I often call eating disorders a paradox. At least in my experience, there is often guilt associated with both eating and not eating. I am living in a paradox. Knowing that I need to eat to survive and not wanting to eat because it makes me feel guilty to the deepest depths of my soul. There is this paradox, where you feel guilty, no matter what you do. If I eat, I feel guilty. If I do not eat, I also feel guilty. I like to describe eating disorders like a starfish. Starfish do not have brains or blood, and yet, they are in complete control. They can move around, and they can eat. They are a paradox. Eating disorders are similar; they live in the brain but do not have one themselves. They control how you live, and what you eat, where you go to eat, and how you look at yourself.
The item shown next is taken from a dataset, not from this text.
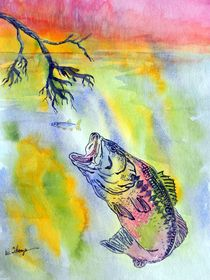 Sunset Dining or Rainbow Bass? by Warren Thompson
Eating Disorder, Definition:
The Oxford dictionary definition of Eating Disorders is as follows:
“any of a range of psychological disorders characterized by abnormal or disturbed eating habits (such as anorexia nervosa).”
The Diagnosis Process
As an undiagnosed teenager looking for a diagnosis, I can tell you; it’s a lot harder than it should be. Many doctors will not diagnose because of it being a “phase.” Plenty of them will not diagnose if you aren’t a certain weight. In my experience, most places will weigh you with your back to the wall on the scale to help with the weight anxiety several people with eating disorders have. This practice is, so you do not see the weight and will not overthink it.
The Eating Disorders That are Out There
Many people know about the “main two” being, Bulimia Nervosa and Anorexia Nervosa. However, there is much more than just those two. Let me begin with a list.
Anorexia Nervosa is characterized by a view of one’s self-being overweight. Many people with Anorexia Nervosa seek to correct this by restricting their caloric and food intake. Oftentimes, the main goal is to lose weight. They often weigh themselves, and monitor it to get themselves to or under a “goal weight.”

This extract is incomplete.